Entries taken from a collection
****

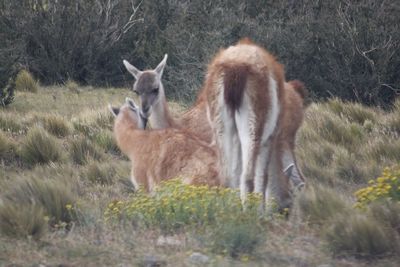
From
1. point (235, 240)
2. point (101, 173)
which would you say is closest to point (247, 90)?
point (235, 240)

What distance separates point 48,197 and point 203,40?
46.6ft

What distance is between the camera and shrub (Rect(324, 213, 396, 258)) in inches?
254

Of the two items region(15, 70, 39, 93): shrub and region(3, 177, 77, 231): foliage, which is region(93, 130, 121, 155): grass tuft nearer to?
region(3, 177, 77, 231): foliage

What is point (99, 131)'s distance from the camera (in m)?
12.8

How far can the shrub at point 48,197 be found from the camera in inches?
299

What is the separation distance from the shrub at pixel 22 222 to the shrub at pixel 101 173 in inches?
146

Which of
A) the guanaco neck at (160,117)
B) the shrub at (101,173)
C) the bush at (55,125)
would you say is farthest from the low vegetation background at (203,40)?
the shrub at (101,173)

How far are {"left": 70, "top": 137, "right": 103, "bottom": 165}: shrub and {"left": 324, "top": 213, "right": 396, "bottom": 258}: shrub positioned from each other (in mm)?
5544

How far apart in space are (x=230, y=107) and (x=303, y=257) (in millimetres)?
1980

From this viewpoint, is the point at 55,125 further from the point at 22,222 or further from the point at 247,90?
the point at 22,222

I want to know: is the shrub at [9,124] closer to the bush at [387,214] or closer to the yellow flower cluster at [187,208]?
the yellow flower cluster at [187,208]

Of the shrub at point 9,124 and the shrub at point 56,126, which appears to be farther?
the shrub at point 56,126

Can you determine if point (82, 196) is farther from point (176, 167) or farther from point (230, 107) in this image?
point (230, 107)

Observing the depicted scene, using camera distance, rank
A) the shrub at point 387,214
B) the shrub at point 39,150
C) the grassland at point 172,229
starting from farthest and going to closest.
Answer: the shrub at point 39,150 < the shrub at point 387,214 < the grassland at point 172,229
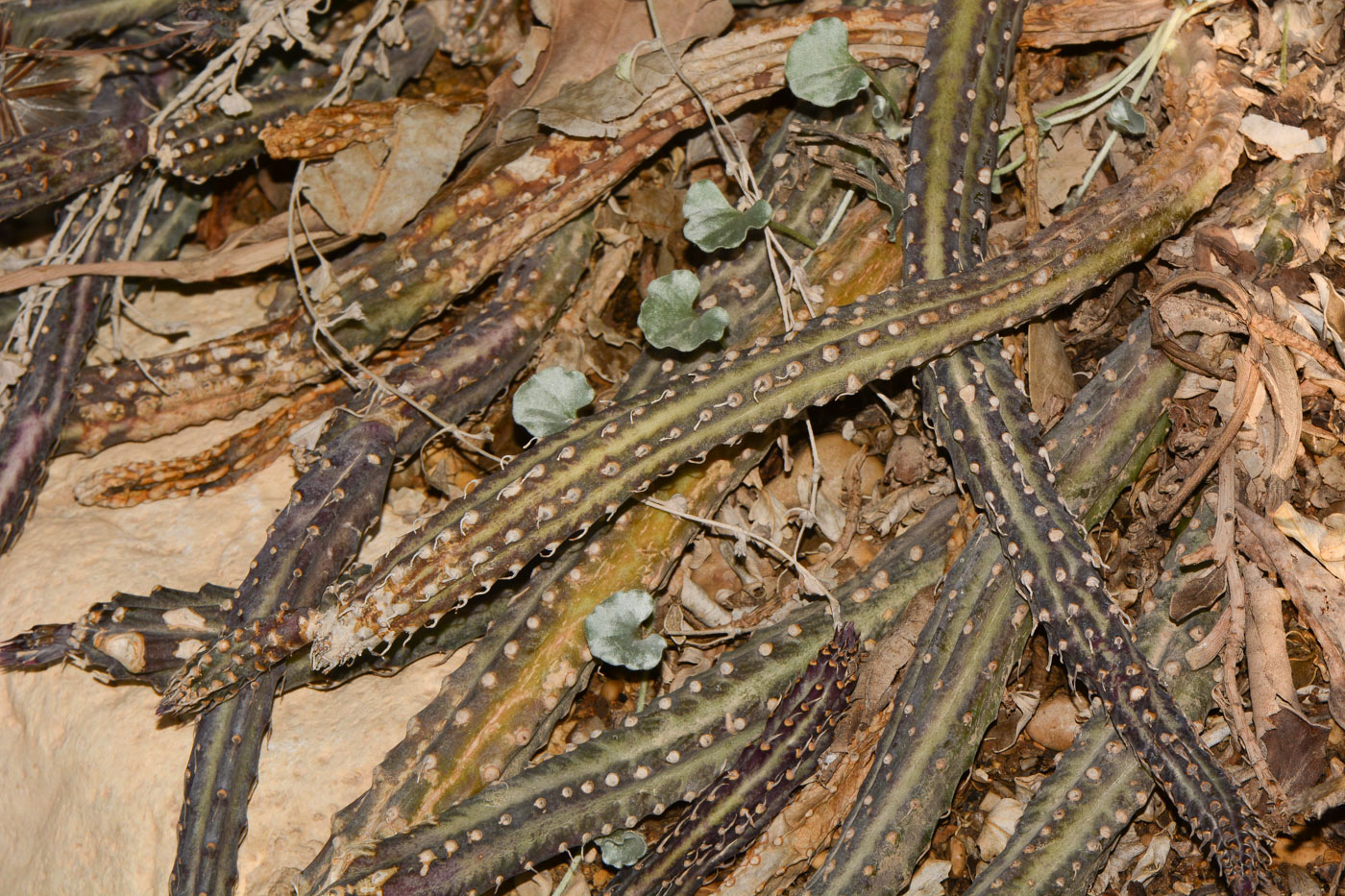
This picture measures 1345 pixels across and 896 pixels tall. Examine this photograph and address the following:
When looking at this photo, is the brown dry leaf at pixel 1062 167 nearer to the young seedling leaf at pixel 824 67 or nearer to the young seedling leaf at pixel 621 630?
the young seedling leaf at pixel 824 67

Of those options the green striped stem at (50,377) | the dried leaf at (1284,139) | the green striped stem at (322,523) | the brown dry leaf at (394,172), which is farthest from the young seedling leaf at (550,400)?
the dried leaf at (1284,139)

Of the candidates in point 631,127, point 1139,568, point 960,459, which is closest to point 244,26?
point 631,127

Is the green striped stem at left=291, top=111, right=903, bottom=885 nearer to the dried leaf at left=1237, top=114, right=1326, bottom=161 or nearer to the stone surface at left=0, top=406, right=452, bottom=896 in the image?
the stone surface at left=0, top=406, right=452, bottom=896

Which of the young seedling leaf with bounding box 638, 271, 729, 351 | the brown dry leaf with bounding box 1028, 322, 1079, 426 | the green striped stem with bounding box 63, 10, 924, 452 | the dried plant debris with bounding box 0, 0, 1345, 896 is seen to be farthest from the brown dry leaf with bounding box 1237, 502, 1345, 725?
the green striped stem with bounding box 63, 10, 924, 452

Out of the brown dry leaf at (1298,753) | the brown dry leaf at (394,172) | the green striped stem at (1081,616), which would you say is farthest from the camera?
the brown dry leaf at (394,172)

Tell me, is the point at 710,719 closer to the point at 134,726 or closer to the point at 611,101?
the point at 134,726
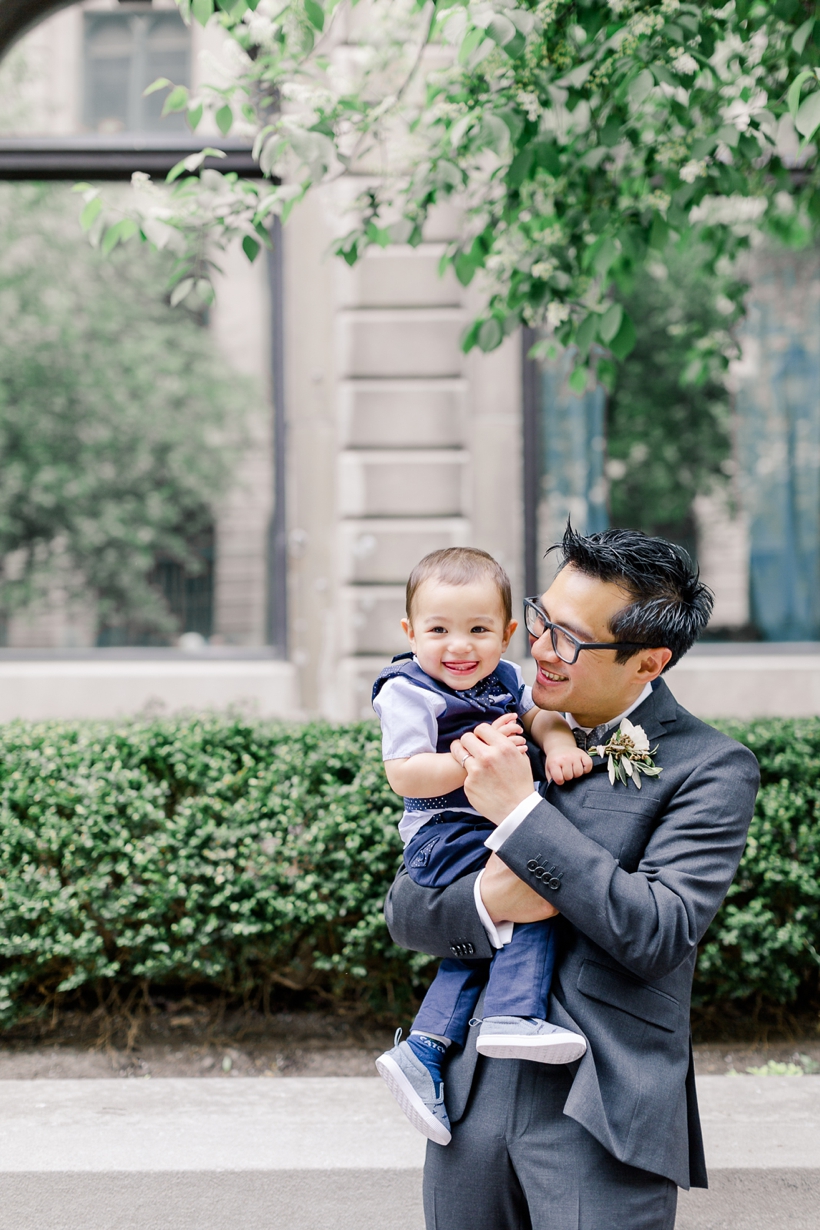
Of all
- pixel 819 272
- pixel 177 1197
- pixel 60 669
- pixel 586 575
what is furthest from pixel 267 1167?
pixel 819 272

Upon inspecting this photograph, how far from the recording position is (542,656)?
2012mm

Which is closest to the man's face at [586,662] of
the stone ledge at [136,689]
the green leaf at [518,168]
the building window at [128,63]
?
the green leaf at [518,168]

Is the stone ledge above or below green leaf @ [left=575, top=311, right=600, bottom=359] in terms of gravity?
below

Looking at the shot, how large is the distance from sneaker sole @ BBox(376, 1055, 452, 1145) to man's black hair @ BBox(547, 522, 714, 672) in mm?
925

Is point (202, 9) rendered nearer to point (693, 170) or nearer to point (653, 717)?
point (693, 170)

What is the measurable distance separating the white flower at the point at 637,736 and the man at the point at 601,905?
0.04 metres

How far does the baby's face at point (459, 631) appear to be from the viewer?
2.22m

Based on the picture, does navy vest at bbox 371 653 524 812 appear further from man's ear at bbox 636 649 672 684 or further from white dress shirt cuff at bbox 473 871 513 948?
man's ear at bbox 636 649 672 684

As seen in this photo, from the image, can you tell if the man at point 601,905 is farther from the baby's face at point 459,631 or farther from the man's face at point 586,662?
the baby's face at point 459,631

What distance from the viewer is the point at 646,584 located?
Result: 196 centimetres

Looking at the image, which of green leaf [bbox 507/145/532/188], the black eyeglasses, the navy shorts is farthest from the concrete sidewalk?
green leaf [bbox 507/145/532/188]

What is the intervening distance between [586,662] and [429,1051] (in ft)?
2.76

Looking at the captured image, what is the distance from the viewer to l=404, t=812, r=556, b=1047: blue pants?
187 cm

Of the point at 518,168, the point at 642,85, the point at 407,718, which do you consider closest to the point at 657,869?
the point at 407,718
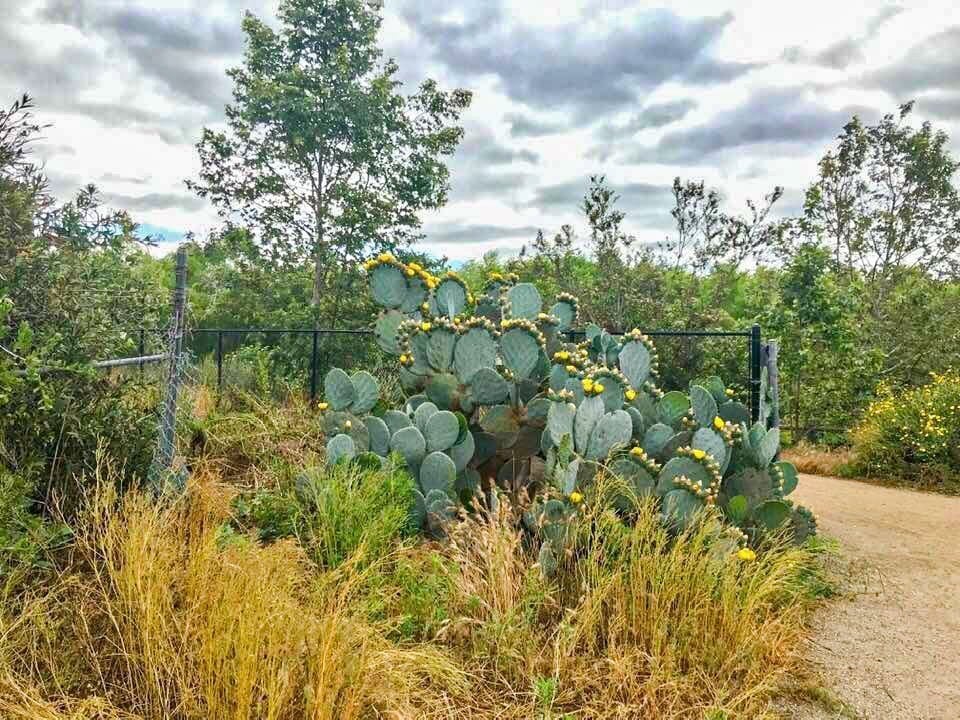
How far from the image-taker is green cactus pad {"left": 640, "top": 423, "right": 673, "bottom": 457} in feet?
12.2

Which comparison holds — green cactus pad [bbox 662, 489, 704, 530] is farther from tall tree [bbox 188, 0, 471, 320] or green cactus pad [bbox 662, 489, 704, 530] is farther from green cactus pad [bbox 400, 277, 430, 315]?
tall tree [bbox 188, 0, 471, 320]

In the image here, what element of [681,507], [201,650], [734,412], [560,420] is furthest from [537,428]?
[201,650]

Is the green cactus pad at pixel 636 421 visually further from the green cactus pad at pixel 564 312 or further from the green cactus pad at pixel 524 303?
the green cactus pad at pixel 564 312

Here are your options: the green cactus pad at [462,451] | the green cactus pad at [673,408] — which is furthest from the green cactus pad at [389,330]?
the green cactus pad at [673,408]

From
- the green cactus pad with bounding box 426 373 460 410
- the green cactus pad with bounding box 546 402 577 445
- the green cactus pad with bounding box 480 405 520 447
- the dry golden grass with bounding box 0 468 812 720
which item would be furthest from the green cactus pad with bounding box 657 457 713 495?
the green cactus pad with bounding box 426 373 460 410

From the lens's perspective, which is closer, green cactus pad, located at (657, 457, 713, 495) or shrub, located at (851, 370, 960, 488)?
green cactus pad, located at (657, 457, 713, 495)

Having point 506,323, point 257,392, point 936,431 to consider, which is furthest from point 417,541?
point 936,431

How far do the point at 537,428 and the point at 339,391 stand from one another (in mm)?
1166

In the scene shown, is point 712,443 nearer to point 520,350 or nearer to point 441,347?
point 520,350

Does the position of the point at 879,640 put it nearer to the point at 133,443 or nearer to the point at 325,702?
the point at 325,702

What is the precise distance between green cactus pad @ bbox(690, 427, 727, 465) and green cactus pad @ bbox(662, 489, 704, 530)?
1.38 ft

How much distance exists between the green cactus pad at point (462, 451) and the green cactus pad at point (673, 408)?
3.78ft

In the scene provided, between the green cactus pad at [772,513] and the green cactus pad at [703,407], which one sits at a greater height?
the green cactus pad at [703,407]

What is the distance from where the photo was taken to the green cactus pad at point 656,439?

****

### [GIVEN INSTRUCTION]
Extract the full listing above verbatim; pictures are to be left out of the copy.

### [OUTPUT]
From
1. point (235, 240)
2. point (101, 173)
which would you say is closest to point (247, 90)?
point (235, 240)

What distance separates point 48,197 and point 203,40?
46.6ft

What distance is between the camera and shrub (Rect(324, 213, 396, 258)) in inches?
254

Of the two items region(15, 70, 39, 93): shrub and region(3, 177, 77, 231): foliage, which is region(93, 130, 121, 155): grass tuft nearer to?
region(3, 177, 77, 231): foliage

What is point (99, 131)'s distance from the camera (in m)?
12.8

How far can the shrub at point 48,197 be found from the camera in inches?
299

What is the separation distance from the shrub at pixel 22 222 to the shrub at pixel 101 173 in inches?
146

Which of
A) the guanaco neck at (160,117)
B) the shrub at (101,173)
C) the bush at (55,125)
would you say is farthest from the low vegetation background at (203,40)?
the shrub at (101,173)

How far are {"left": 70, "top": 137, "right": 103, "bottom": 165}: shrub and {"left": 324, "top": 213, "right": 396, "bottom": 258}: shrub positioned from each other (in mm)?
5544

How far apart in space are (x=230, y=107) and (x=303, y=257) (in millimetres)?
1980

From this viewpoint, is the point at 55,125 further from the point at 22,222 or further from the point at 247,90?
the point at 22,222

I want to know: is the shrub at [9,124] closer to the bush at [387,214] or closer to the yellow flower cluster at [187,208]?
the yellow flower cluster at [187,208]

Of the shrub at point 9,124 and the shrub at point 56,126, which appears to be farther?
the shrub at point 56,126

Can you determine if point (82, 196) is farther from point (176, 167) or farther from point (230, 107) in this image?
point (230, 107)

Observing the depicted scene, using camera distance, rank
A) the shrub at point 387,214
B) the shrub at point 39,150
C) the grassland at point 172,229
starting from farthest and going to closest.
Answer: the shrub at point 39,150 < the shrub at point 387,214 < the grassland at point 172,229
This picture measures 1345 pixels across and 896 pixels tall. Examine this photograph and address the following:
When looking at this photo, is the brown dry leaf at pixel 1062 167 nearer to the young seedling leaf at pixel 824 67 or nearer to the young seedling leaf at pixel 621 630?
the young seedling leaf at pixel 824 67

Of those options the green striped stem at (50,377) | the dried leaf at (1284,139) | the green striped stem at (322,523) | the brown dry leaf at (394,172), which is farthest from the young seedling leaf at (550,400)?
the dried leaf at (1284,139)

Of the candidates in point 631,127, point 1139,568, point 960,459, which is closest to point 244,26?
point 631,127

Is the green striped stem at left=291, top=111, right=903, bottom=885 nearer to the dried leaf at left=1237, top=114, right=1326, bottom=161 or nearer to the stone surface at left=0, top=406, right=452, bottom=896 in the image?
the stone surface at left=0, top=406, right=452, bottom=896

Which of the young seedling leaf with bounding box 638, 271, 729, 351 | the brown dry leaf with bounding box 1028, 322, 1079, 426 | the green striped stem with bounding box 63, 10, 924, 452 | the dried plant debris with bounding box 0, 0, 1345, 896 is seen to be farthest from the brown dry leaf with bounding box 1237, 502, 1345, 725?
the green striped stem with bounding box 63, 10, 924, 452

Out of the brown dry leaf at (1298,753) | the brown dry leaf at (394,172) | the green striped stem at (1081,616), which would you say is farthest from the camera?
the brown dry leaf at (394,172)

Tell me, is the point at 710,719 closer to the point at 134,726 or closer to the point at 611,101?
the point at 134,726
Of all
- pixel 819 272
- pixel 177 1197
- pixel 60 669
- pixel 586 575
what is furthest from pixel 267 1167?
pixel 819 272

Upon inspecting this photograph, how far from the recording position is (542,656)?
2012mm

Which is closest to the man's face at [586,662] of
the stone ledge at [136,689]
the green leaf at [518,168]
the building window at [128,63]
?
the green leaf at [518,168]

Is the stone ledge above or below green leaf @ [left=575, top=311, right=600, bottom=359] in terms of gravity?
below

Looking at the shot, how large is the distance from sneaker sole @ BBox(376, 1055, 452, 1145) to man's black hair @ BBox(547, 522, 714, 672) in mm?
925

Is point (202, 9) rendered nearer to point (693, 170) or nearer to point (653, 717)?
point (693, 170)

What is the measurable distance separating the white flower at the point at 637,736 and the man at the point at 601,905?
0.04 metres

How far does the baby's face at point (459, 631) appear to be from the viewer?
2.22m

Based on the picture, does navy vest at bbox 371 653 524 812 appear further from man's ear at bbox 636 649 672 684 or further from white dress shirt cuff at bbox 473 871 513 948?
man's ear at bbox 636 649 672 684

As seen in this photo, from the image, can you tell if the man at point 601,905 is farther from the baby's face at point 459,631 or farther from the man's face at point 586,662?
the baby's face at point 459,631

What distance from the viewer is the point at 646,584 located?
Result: 196 centimetres

Looking at the image, which of green leaf [bbox 507/145/532/188], the black eyeglasses, the navy shorts is farthest from the concrete sidewalk?
green leaf [bbox 507/145/532/188]

What is the intervening distance between [586,662] and [429,1051] (in ft)?
2.76

Looking at the captured image, what is the distance from the viewer to l=404, t=812, r=556, b=1047: blue pants?
187 cm

Of the point at 518,168, the point at 642,85, the point at 407,718, which do you consider closest to the point at 657,869?
the point at 407,718
How far from the image-taker is green cactus pad {"left": 640, "top": 423, "right": 673, "bottom": 457} in feet?
12.2

Which comparison holds — green cactus pad [bbox 662, 489, 704, 530] is farther from tall tree [bbox 188, 0, 471, 320] or green cactus pad [bbox 662, 489, 704, 530] is farther from green cactus pad [bbox 400, 277, 430, 315]?
tall tree [bbox 188, 0, 471, 320]

In the image here, what element of [681,507], [201,650], [734,412], [560,420] is furthest from [537,428]?
[201,650]

Is the green cactus pad at pixel 636 421 visually further from the green cactus pad at pixel 564 312 or further from the green cactus pad at pixel 524 303?
the green cactus pad at pixel 564 312

Here are your options: the green cactus pad at [462,451] | the green cactus pad at [673,408] — which is furthest from the green cactus pad at [389,330]?
the green cactus pad at [673,408]

From
- the green cactus pad with bounding box 426 373 460 410
- the green cactus pad with bounding box 546 402 577 445
- the green cactus pad with bounding box 480 405 520 447
- the dry golden grass with bounding box 0 468 812 720
which item would be furthest from the green cactus pad with bounding box 657 457 713 495?
the green cactus pad with bounding box 426 373 460 410

From the lens's perspective, which is closer, green cactus pad, located at (657, 457, 713, 495) or shrub, located at (851, 370, 960, 488)?
green cactus pad, located at (657, 457, 713, 495)

Having point 506,323, point 257,392, point 936,431 to consider, which is furthest from point 417,541?
point 936,431

How far do the point at 537,428 and the point at 339,391 stand from one another (in mm)?
1166

In the scene shown, is point 712,443 nearer to point 520,350 or nearer to point 441,347?
point 520,350

Does the position of the point at 879,640 put it nearer to the point at 133,443 or nearer to the point at 325,702?
the point at 325,702

What is the precise distance between green cactus pad @ bbox(690, 427, 727, 465) and green cactus pad @ bbox(662, 489, 704, 530)?
1.38 ft

How much distance exists between the green cactus pad at point (462, 451) and the green cactus pad at point (673, 408)?
3.78ft

In the scene provided, between the green cactus pad at [772,513] and the green cactus pad at [703,407], which one sits at a greater height?
the green cactus pad at [703,407]

What is the distance from where the photo was taken to the green cactus pad at point 656,439?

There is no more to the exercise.